If we buy this analysis, Mugabe was removed by the military and its ZANU-PF allies both to install Mnangagwa and to regain control over party structures and nominations. Now that they have recaptured the party, these same party elites face a new political challenge: How does the party win an election after sponsoring a coup against its founding father?
This week’s party congress will give observers a sense of how well ZANU-PF will handle two major challenges in the run-up to the 2018 elections.
First, control over ZANU-PF’s grass-roots structures will be central to mobilizing voters and intimidating opponents, a perennial ZANU-PF electoral tactic. The party’s new leaders have already announced they will reconstitute the party’s district coordinating committees, which had been a casualty of recent factional struggles.

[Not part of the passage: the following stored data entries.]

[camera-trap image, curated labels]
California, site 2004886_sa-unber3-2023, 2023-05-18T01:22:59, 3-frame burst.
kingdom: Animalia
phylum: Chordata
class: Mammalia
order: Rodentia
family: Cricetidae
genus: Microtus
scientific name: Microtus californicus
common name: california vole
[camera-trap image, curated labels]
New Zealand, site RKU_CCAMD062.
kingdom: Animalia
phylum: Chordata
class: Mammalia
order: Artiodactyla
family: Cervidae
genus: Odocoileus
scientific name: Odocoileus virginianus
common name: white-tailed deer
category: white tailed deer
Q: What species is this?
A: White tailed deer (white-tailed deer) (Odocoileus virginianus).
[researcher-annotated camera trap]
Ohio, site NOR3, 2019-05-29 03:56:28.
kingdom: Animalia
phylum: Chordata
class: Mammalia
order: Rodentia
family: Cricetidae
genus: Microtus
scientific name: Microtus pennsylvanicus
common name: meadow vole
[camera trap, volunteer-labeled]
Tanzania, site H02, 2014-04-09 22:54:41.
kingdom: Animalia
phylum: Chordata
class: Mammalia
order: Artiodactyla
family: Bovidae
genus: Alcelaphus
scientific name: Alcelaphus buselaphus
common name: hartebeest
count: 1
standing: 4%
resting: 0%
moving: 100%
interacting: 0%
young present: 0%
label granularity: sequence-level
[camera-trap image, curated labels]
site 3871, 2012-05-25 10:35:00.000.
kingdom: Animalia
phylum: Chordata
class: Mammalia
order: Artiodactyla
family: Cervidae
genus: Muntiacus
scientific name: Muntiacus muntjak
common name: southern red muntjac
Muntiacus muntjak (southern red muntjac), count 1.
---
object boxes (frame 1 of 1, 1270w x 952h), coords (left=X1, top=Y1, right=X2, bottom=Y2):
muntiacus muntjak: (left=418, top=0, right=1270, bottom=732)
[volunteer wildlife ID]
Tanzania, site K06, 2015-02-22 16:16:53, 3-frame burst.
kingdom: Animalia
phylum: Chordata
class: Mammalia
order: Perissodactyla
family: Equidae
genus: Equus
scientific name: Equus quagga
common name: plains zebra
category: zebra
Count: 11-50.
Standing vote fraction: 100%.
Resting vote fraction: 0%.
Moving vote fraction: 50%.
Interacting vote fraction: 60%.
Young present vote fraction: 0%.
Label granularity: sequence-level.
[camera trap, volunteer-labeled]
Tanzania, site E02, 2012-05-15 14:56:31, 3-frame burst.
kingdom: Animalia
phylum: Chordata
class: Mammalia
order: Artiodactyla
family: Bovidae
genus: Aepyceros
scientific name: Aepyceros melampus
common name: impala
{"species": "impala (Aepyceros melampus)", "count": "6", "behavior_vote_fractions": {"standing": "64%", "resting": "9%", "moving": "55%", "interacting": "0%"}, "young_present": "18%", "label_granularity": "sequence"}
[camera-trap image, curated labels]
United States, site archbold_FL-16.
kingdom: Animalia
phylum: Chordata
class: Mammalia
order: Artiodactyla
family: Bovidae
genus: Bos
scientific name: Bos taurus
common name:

Purges of provincial committees are already underway.
Second, at this congress, ZANU-PF faces the difficult task of embracing Mugabe’s legacy as founder while simultaneously justifying the party’s involvement in forcing his resignation. Mugabe remains popular with the party’s base. Earlier this year, an Afrobarometer survey found 56 percent of all Zimbabweans approved or strongly approved of the president’s performance. For a party that already lost support because of the 2014 Mujuru purge, keeping Mugabe loyalists is essential for continued electoral viability.
For long-serving ruling parties, transfers of power are fraught. Where parties are able to handle these crises and institutionalize succession, their organizations emerge stronger and more capable of dominating political systems for years to come, as we have seen from long periods of party dominance in Japan, Mexico, and Taiwan.
ZANU-PF’s first succession battle has been rocky and surprisingly public, but the party may yet emerge from this crisis with stronger organizational structures and greater party cohesion. If it does, Zimbabwe’s fractured opposition will face a tough fight in 2018.